Floating point math issues....last significant digit not what I expected

Hello! Given the following code:

char latit[10] = {"4041.2358"};  //Degrees = 40, Minutes = 41, Seconds = 23.58
Serial.print("latit = ");
Serial.println(latit);

float flatit = atof(latit);
Serial.print("flatit = ");
Serial.println(flatit, 6);

flatit /= 100.00;
Serial.print("flatit = ");
Serial.println(flatit, 6);

float flatitdegrees = (int)flatit; //isolate degrees
float temp = (flatit - (int)flatit) * 100;
float fminutes = (int)(temp); //isolate minutes
float fseconds = (temp - fminutes) * 100; //isolate seconds

Serial.print("Degrees = ");
Serial.println(flatitdegrees);
Serial.print("Minutes = ");
Serial.println(fminutes,2);
Serial.print("Seconds = ");
Serial.println(fseconds, 2);

I get an output that looks like this:

latit = 4041.2358
flatit = 4041.235839
flatit = 40.412357
Degrees = 40.00
Minutes = 41.00
Seconds = 23.57

Can someone help me to understand what is going on with those last significant digits?

A float has between 6 and 7 digits of precision. You string has 8. Converting it to a float does not produce and exact value, with 8 digits of precision.

Using Serial.print() to print more digits does not result in more precision, just more guesswork.

The results you are getting are exactly what I'd expect.

__Source material__
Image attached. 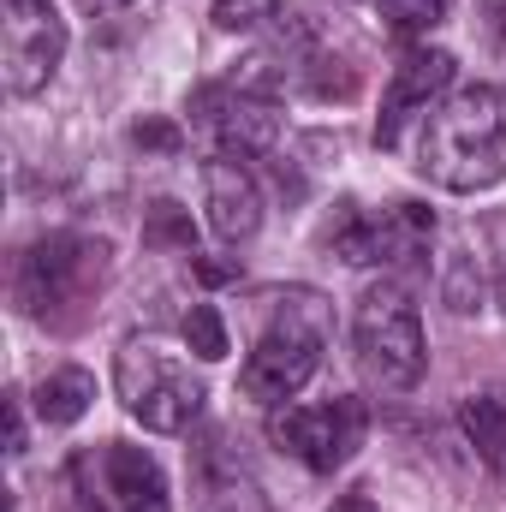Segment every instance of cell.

__What you need to do__
Reproduce the passage of the float precision thread above starting at "A float has" and ending at "just more guesswork.".

__Reply__
A float has between 6 and 7 digits of precision. You string has 8. Converting it to a float does not produce and exact value, with 8 digits of precision.

Using Serial.print() to print more digits does not result in more precision, just more guesswork.